Last year Afghanistan produced more than 2,800 tonnes of opium - making it, with Burma, joint-largest producer of the drug in the world. Little of the crop is consumed domestically. Most is refined into heroin, often in Pakistan, and comes to Europe via central Asia.

The new report reveals that production has spread into five new provinces - Takhar in the north and Laghman, Parwan, Kabul and Logar in the East. All areas nominally under Taliban control. As worrying, said a UN source, is the number of heroin laboratories in Afghanistan, estimated at about 50. "Some are sophisticated. Some are merely pots, pans and open fire operations... but even the most basic are capable of making refined, export- quality heroin," the source said.
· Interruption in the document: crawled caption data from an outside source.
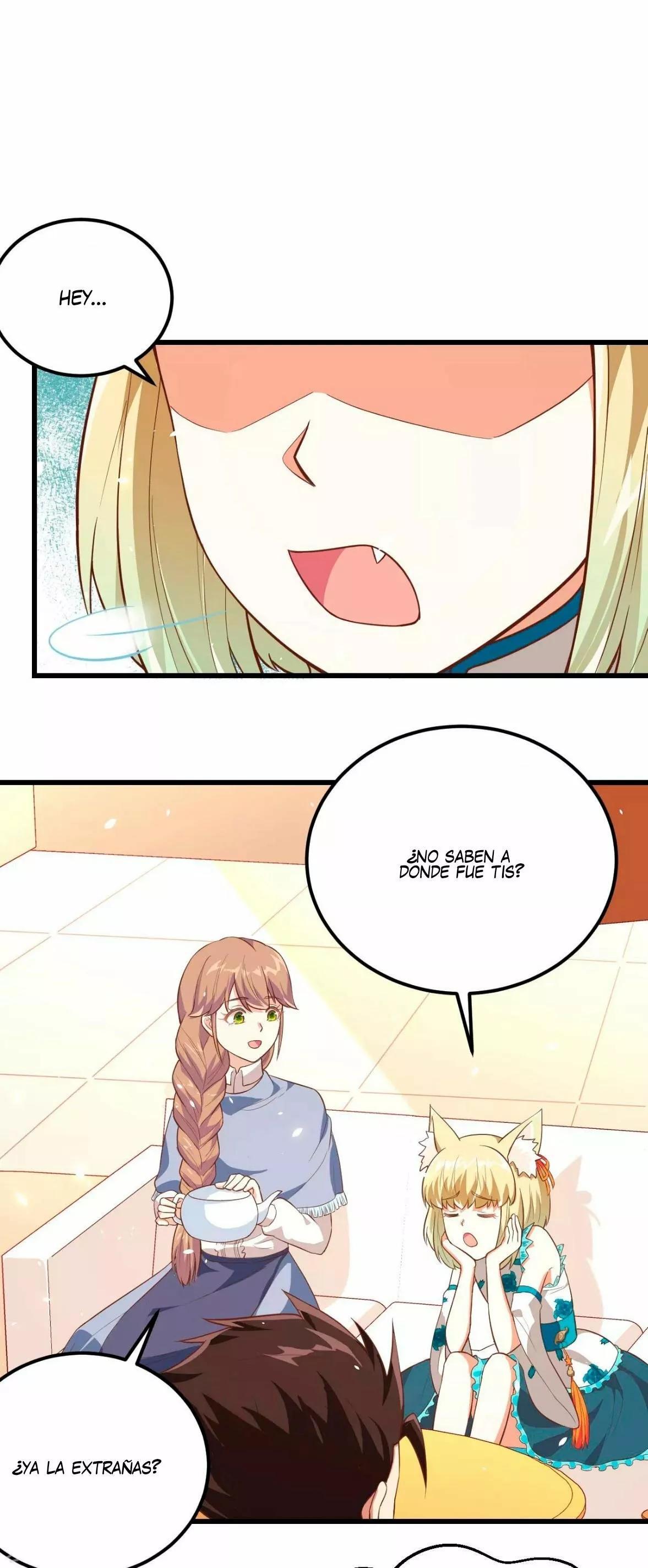 Capitulo 194 page 3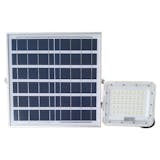 Top 10 Đèn Sân Vườn Năng Lượng Mặt Trời tốt nhất hiện nay (Tư vấn mua 2024) 1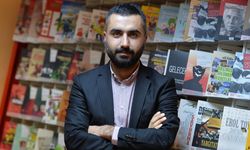 Gazeteci Alican Uludağ serbest bırakıldı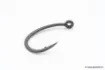 Bild von Haken Korda Krank - 10er Pack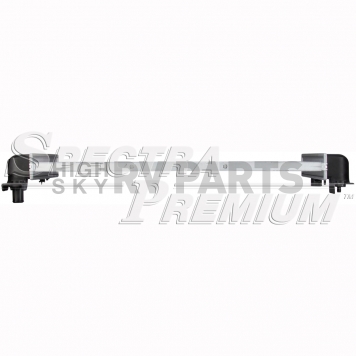Spectra Premium Radiator CU2461-2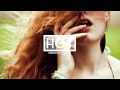 Rondevu - Whenever 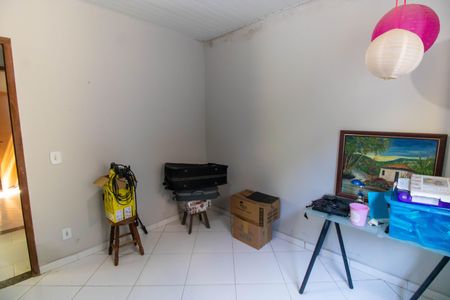 Casa à venda com 180m², 3 quartos e 1 vaga Casa à venda com 180m², 3 quartos e 1 vagaQuarto 1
Last autumn the Taliban signed an agreement with the control programme to eradicate opium and heroin production, but said that they could act only if given several hundred million dollars in aid to compensate farmers for not planting what is a reliable, lucrative crop.

Dozens of schools, bridges and irrigation systems have been built by the agency as incentives for the tribesmen on the North West Frontier - where the bulk of the opium is grown - to turn to other crops. The Taliban themselves are believed to profit from the trade by levying customs duties on raw opium when it is transported out of the country. The regime also raises a traditional Islamic agricultural tax on the drug.

Interviews by UN researchers revealed that many opium farmers believe that they had been given official sanction. In one area the Taliban district administrator's office was surrounded by poppy fields on three sides.